TEXT EXCERPT:

<<<<

Safety assessment and sustainability of consuming eggplant (Solanum melongena L.) grown in wastewater-contaminated agricultural soils

Vegetables cultivated on contaminated agricultural soils are being consumed by the public, and consequently cause serious health concerns due to contaminants' dietary intake. The current study examines the safety and sustainability of eating eggplant (Solanum melongena) by looking into the possibility of heavy metals translocation from polluted soils to the edible sections, as well as the health hazards that come with it. Soil and eggplant samples were taken from three contaminated and other three uncontaminated farms to estimate their chemical constituents and plant growth properties. Based on the pollution load index data, the contaminated soils were highly polluted with Fe, Cu, Pb, and Zn; and relatively polluted with Cr, Mn, Cd, Mn, Co, and V. Under contamination stress, the fresh biomass, dry biomass, and production of eggplant were significantly reduced by 41.2, 44.6, and 52.1%, respectively. Likewise, chlorophyll a and b were significantly reduced from 1.51 to 0.69 mg g⁻¹ and 1.36 to 0.64 mg g⁻¹, respectively. The uncontaminated plant shoots had the highest quantities of N, P, and proteins (1.98, 2.08, and 12.40%, respectively), while the roots of the same plants had the highest K content (44.70 mg kg⁻¹). Because eggplant maintained most tested heavy elements (excluding Zn and Pb) in the root, it is a good candidate for these metals' phytostabilization. However, it had the potential to translocate Mn and Zn to its shoot and Pb, Cr, Mn, and Zn to the edible fruits indicating its possibility to be a phytoextractor and accumulator of these metals. Cd, Cu, Ni, Pb, Mn, and Co quantity in the edible sections of eggplant grown in contaminated soils exceeded the permissible level for normal plants, posing health hazards to adults and children. For safety issues and food sustainability, our investigation strongly recommends avoiding, possibly, the cultivation of eggplant in contaminated agricultural lands due to their toxic effects even in the long run.

>>>>

RECORDS SHOWN:
<<<<

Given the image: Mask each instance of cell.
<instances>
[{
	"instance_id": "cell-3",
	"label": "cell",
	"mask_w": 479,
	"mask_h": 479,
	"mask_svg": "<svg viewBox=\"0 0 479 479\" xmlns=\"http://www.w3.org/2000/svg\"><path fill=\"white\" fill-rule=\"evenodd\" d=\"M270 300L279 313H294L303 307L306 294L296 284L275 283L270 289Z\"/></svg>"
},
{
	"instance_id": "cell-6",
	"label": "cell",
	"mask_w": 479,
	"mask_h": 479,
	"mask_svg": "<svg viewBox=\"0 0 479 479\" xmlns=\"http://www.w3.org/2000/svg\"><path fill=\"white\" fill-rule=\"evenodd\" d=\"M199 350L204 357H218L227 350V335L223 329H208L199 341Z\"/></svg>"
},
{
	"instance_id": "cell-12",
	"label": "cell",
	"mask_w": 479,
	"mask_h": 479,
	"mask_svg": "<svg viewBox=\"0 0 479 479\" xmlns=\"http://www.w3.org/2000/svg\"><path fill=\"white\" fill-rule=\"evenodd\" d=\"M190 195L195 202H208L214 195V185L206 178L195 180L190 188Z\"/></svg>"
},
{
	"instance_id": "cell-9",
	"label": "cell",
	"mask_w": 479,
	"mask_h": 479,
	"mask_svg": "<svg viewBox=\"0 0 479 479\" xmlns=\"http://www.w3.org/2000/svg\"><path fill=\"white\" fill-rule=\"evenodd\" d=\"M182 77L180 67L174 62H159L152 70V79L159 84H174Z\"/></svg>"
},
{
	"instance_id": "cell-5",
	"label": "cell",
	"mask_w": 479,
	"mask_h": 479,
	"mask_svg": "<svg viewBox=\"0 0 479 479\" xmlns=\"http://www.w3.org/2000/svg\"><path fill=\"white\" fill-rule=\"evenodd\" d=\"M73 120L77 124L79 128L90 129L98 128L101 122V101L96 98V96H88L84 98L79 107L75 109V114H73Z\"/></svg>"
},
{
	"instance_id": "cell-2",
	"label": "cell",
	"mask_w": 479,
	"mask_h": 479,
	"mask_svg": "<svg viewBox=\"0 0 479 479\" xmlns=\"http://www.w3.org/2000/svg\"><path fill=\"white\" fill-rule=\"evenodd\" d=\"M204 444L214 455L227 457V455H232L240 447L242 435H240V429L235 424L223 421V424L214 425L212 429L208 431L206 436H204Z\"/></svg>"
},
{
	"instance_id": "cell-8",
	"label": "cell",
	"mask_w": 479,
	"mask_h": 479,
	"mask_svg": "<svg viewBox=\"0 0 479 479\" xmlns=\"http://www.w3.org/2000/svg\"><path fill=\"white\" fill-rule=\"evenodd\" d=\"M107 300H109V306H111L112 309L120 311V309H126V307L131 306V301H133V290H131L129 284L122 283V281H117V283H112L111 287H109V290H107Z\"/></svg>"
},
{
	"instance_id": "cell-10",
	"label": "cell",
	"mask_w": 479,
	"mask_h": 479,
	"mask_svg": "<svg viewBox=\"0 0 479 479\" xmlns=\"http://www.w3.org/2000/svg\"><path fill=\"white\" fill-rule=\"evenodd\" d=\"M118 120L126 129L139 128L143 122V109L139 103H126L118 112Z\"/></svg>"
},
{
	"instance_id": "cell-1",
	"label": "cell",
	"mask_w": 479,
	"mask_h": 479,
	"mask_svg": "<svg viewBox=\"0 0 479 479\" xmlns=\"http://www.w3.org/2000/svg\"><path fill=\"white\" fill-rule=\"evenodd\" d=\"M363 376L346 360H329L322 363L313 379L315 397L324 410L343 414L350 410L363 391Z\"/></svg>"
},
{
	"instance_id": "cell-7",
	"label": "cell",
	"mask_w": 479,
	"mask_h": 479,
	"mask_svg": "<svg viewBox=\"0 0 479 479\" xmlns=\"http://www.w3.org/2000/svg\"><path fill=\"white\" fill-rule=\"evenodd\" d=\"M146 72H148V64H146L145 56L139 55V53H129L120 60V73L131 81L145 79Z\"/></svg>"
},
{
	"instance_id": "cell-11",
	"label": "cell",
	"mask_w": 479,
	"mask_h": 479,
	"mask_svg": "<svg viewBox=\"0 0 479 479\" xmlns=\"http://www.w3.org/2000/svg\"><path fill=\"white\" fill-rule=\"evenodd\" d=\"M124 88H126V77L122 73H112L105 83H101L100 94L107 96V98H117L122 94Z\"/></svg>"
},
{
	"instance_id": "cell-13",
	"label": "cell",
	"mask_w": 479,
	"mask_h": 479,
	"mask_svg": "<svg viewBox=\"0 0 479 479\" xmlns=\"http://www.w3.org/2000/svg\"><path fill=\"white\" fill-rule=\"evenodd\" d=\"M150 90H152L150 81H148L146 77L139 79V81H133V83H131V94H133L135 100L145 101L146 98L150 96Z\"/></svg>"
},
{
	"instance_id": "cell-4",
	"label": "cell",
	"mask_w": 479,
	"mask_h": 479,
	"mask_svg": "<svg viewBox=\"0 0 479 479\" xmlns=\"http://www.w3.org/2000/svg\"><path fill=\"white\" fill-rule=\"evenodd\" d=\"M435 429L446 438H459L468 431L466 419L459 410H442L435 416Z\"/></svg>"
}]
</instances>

>>>>

DIRECTIONS:
Please decide whether each statement below agrees with the eggplant text. Answer yes or no for each, and quote the words from the text that decide it.
1. Eggplant production fell by more than half under contamination stress.
2. The highest K content was found in the shoots of uncontaminated plants.
3. Samples came from four contaminated farms.

YOUR RESPONSE:
1. Yes: "the fresh biomass, dry biomass, and production of eggplant were significantly reduced by 41.2, 44.6, and 52.1%, respectively"
2. No: "while the roots of the same plants had the highest K content (44.70 mg kg⁻¹)"
3. No: "three contaminated and other three uncontaminated farms"